Historische Erwähnung 1229 (≈ 1229)
Kirche unter der Schirmherrschaft von Massay Abbey
limite XIe-XIIe siècles
Erster Bau
Erster Bau limite XIe-XIIe siècles (≈ 1250)
Romanisches Gebäude und erste Wandmalereien
XVe siècle
Erweiterungen
Erweiterungen XVe siècle (≈ 1550)
Bau des Chores und der Kapelle nördlich
XVIIe siècle
Teilrekonstruktion
Teilrekonstruktion XVIIe siècle (≈ 1750)
Nach der Zerstörung während religiöser Kriege
1998
Historisches Denkmal
Historisches Denkmal 1998 (≈ 1998)
Schutz des gesamten Gebäudes
2004-2007
Feuer und Restaurierung
Feuer und Restaurierung 2004-2007 (≈ 2006)
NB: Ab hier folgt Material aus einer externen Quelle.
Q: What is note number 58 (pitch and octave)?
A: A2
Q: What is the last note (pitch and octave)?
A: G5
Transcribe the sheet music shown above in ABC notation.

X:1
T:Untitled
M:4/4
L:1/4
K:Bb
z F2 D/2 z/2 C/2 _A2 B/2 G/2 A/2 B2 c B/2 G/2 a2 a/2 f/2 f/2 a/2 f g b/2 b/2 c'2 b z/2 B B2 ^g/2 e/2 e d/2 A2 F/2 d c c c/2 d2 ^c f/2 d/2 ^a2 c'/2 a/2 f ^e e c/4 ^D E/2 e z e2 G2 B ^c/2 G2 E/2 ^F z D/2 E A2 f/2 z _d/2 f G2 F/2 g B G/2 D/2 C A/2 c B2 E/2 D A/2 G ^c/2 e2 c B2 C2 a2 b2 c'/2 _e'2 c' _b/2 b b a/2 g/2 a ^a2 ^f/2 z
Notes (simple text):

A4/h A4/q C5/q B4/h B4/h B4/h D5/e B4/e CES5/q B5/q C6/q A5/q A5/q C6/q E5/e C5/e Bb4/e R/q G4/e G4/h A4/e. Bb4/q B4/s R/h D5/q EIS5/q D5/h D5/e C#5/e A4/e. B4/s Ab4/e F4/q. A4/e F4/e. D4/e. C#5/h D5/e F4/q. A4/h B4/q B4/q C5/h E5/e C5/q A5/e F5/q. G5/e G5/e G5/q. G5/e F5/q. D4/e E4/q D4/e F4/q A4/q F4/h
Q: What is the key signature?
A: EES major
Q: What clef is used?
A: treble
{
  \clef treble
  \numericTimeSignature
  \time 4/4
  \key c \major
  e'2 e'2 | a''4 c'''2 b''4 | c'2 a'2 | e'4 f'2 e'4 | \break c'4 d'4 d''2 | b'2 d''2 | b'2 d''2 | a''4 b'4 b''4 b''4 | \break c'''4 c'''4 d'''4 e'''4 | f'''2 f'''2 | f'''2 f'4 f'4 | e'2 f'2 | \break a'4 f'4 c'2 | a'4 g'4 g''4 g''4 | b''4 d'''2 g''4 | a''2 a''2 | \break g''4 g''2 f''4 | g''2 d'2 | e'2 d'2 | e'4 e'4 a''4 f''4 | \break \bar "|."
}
Remanufactured post-disaster clocher und Dach
Aujourd'hui
Aujourd'hui
Aujourd'hui Aujourd'hui (≈ 2025)
Position de référence.
Kulturgüter
Kirche insgesamt (vgl. A 736): Anmeldung bis zum 14. April 1998
Kennzahlen
François Deshoulières - Lokale Historiker
Studium der Kirche und des primitiven Glockenturms
Ursprung und Geschichte
Die Kirche Saint-Germain de La Celle-Condé im Departement Cher befindet sich am Rande des 11. und 12. Jahrhunderts. Es besteht aus einem einzigartigen nave erweitert durch einen flachen Nachtchor, mit einem Glockenturm vorne oben von einem achteckigen Dach. Das Interieur bewahrt Wandmalereien aus dem 12. Jahrhundert, darunter biblische Szenen wie das Emmaus-Meeting und eine Kreuzigung, sowie ein Beerdigungsdekor aus dem 13.-XIV. Jahrhundert, das ein paar Gimmer darstellt. Diese Fresken, teilweise von einem Bandigeon bedeckt, schmücken die Nord- und Südwände der Bucht und den Eingangsbogen des Chores.
Im Jahr 1229 wurde die Kirche als abhängig von der Benediktiner Abtei von Massay erwähnt und beherbergte einen Prior. Der Chor und eine nördliche Kapelle, in der Wiege gerieben, stammen aus dem 15. Jahrhundert, während die Zerstörungen während der religiösen Kriege Teilrekonstruktionen im 17. Jahrhundert erforderten. Im Jahr 2004 verwüste ein Feuer, das durch einen elektrischen Fehler verursacht wurde, den Glockenturm und das Dach, das 2007 mit einem neuen Panel für das Schiff restauriert wurde. Das Gebäude, ein Gemeinschaftsobjekt, ist seit 1998 als Historisches Denkmal aufgeführt.
Wandmalereien sind das bemerkenswerteste Element der Kirche. An der Nordwand veranschaulichen fünf bis sechste Szenen des 12. Jahrhunderts evangelische oder hagiographische Episoden, wie der Kampf eines Heiligen gegen den Teufel und das Emmaus-Meal. Ein Blendenbogen trägt die Überreste einer zeitgenössischen Kreuzigung dieser Fresken. Im Westen zeigt eine spätere Dekoration (Ende des 13.-ehemals 14. Jahrhunderts) ein paar Tote, ihre Seelen, die von Engeln nach Paradies getragen werden, wahrscheinlich begleitet von einem fehlenden Epitaph. Diese Werke, wenn auch teilweise gelöscht, bezeugen den künstlerischen Reichtum der kleinen mittelalterlichen ländlichen Kirchen.
Die Geschichte des Gebäudes spiegelt regionale Umwälzungen wider: Zerstörung während religiöser Kriege, Wiederaufbau im siebzehnten Jahrhundert und moderne Wiederherstellung nach dem Feuer von 2004. Die nördliche Kapelle, der bescheidenen Höhe, könnte, nach Historiker François Deshoulières, der Ort eines primitiven Glockenturms sein. Die halbkreisförmigen Öffnungen später durchbohrt, um diese Kapelle mit dem Kirchenschiff zu verbinden leider beschädigt Teil der ursprünglichen Wandmalereien.
Die Kirche Saint-Germain, obwohl von bescheidenen Dimensionen, illustriert die architektonische und künstlerische Entwicklung der ländlichen Kirchen des Centre-Val de Loire. Seine zerbrochene Krippenverkleidung, mittelalterliche Fresken und achteckige Glockenturm machen es zu einem wertvollen Zeugnis für das lokale religiöse Erbe. Heute hängt es von der Gemeinde Sainte-Jeanne de France mit Sitz in Lignières ab und bleibt ein Ort der Anbetung und historischen Erinnerung an die Gemeinde.